Here is a short piece of code that starts 5 threads. Each
thread runs through a loop from 0 to 999999999. For each thread
we measure the thread CPU time with the new ThreadMXBean.
These are added up and then we divide the total by the elapsed
time (also called "wall clock time"). In order to not introduce
contention, I'm using the AtomicLong and the CountDownLatch.
import java.lang.management.*;
import java.util.concurrent.CountDownLatch;
import java.util.concurrent.atomic.AtomicLong;
public class MultiCoreTester {
private static final int THREADS = 5;
private static CountDownLatch ct = new CountDownLatch(THREADS);
private static AtomicLong total = new AtomicLong();
public static void main(String[] args)
throws InterruptedException {
long elapsedTime = System.nanoTime();
for (int i = 0; i < THREADS; i++) {
Thread thread = new Thread() {
public void run() {
total.addAndGet(measureThreadCpuTime());
ct.countDown();
}
};
thread.start();
}
ct.await();
elapsedTime = System.nanoTime() - elapsedTime;
System.out.println("Total elapsed time " + elapsedTime);
System.out.println("Total thread CPU time " + total.get());
double factor = total.get();
factor /= elapsedTime;
System.out.printf("Factor: %.2f%n", factor);
}
private static long measureThreadCpuTime() {
ThreadMXBean tm = ManagementFactory.getThreadMXBean();
long cpuTime = tm.getCurrentThreadCpuTime();
long total=0;
for (int i = 0; i < 1000 * 1000 * 1000; i++) {
// keep ourselves busy for a while ...
// note: we had to add some "work" into the loop or Java 6
// optimizes it away.

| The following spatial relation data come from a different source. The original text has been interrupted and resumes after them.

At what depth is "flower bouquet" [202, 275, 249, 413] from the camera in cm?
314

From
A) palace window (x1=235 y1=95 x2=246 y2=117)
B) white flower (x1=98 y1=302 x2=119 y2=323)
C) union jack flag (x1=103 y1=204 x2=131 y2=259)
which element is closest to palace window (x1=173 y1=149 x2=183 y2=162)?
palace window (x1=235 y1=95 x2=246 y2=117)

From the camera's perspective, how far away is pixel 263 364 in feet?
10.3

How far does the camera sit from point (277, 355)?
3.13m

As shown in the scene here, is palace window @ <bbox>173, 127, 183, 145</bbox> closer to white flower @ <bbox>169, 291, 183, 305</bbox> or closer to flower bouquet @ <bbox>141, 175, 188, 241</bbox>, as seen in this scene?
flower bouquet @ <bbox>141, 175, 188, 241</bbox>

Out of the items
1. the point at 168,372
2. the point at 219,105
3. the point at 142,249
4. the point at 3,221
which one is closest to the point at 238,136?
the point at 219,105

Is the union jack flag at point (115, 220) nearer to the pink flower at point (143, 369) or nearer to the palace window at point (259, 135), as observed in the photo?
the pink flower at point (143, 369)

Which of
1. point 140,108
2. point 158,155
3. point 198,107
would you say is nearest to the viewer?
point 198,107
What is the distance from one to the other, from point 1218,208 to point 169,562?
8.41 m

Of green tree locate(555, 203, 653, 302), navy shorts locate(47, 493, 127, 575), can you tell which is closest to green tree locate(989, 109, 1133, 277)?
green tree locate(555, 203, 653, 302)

Thanks to Daniel Einspanjer for
// pointing that out.
total += i;
total *= 10;
}
cpuTime = tm.getCurrentThreadCpuTime() - cpuTime;
System.out.println(total + " ... " + Thread.currentThread() +
": cpuTime = " + cpuTime);
return cpuTime;
}
}
When I run this on my little D800 Latitude, I get:
Thread[Thread-3,5,main]: cpuTime = 1920000000
Thread[Thread-2,5,main]: cpuTime = 1920000000
Thread[Thread-1,5,main]: cpuTime = 1930000000
Thread[Thread-4,5,main]: cpuTime = 1920000000
Thread[Thread-0,5,main]: cpuTime = 1940000000
Total elapsed time 9759677000
Total thread CPU time 9630000000
Factor: 0.99
As always with performance testing, we have to be careful to
run it on a quiet machine. If I copy a large file at the same
time while running the test, I get:
Thread[Thread-0,5,main]: cpuTime = 1920000000
Thread[Thread-4,5,main]: cpuTime = 1990000000
Thread[Thread-2,5,main]: cpuTime = 1960000000
Thread[Thread-1,5,main]: cpuTime = 1980000000
Thread[Thread-3,5,main]: cpuTime = 1960000000
Total elapsed time 10979895000
Total thread CPU time 9810000000
Factor: 0.89
When I run the program twice in parallel on a quiet system, the
Factor should be close to 0.5, hopefully:
Thread[Thread-3,5,main]: cpuTime = 4090000000
Thread[Thread-4,5,main]: cpuTime = 4070000000
Thread[Thread-0,5,main]: cpuTime = 2660000000
Thread[Thread-2,5,main]: cpuTime = 4020000000
Thread[Thread-1,5,main]: cpuTime = 2970000000
Total elapsed time 33988220000
Total thread CPU time 17810000000
Factor: 0.52
and the second run, started slightly later
Thread[Thread-1,5,main]: cpuTime = 3320000000
Thread[Thread-3,5,main]: cpuTime = 3120000000
Thread[Thread-4,5,main]: cpuTime = 3190000000
Thread[Thread-0,5,main]: cpuTime = 2590000000
Thread[Thread-2,5,main]: cpuTime = 3070000000
Total elapsed time 32353817000
Total thread CPU time 15290000000
Factor: 0.47
When we ran this program on the student's supa-dupa multi-core
system, we were puzzled in that the factor was just below 1.
We rebooted the machine into Windows, and the factor went up to
just below 2. Fortunately we had a system administrator in the
group, and he pointed out that the kernel on that Linux machine
was incorrect. By simply putting the correct kernel on, the
dream machine laptop was able to run at double the CPU cycles.
Your exercise for today is to find a multi-core or multi-cpu
machine and see what factor you get. You need at least a JDK 5.
Let me know how you fare ... :)
Just a hint: the number of threads should probably be a multiple
of the number of CPUs or cores that you have available.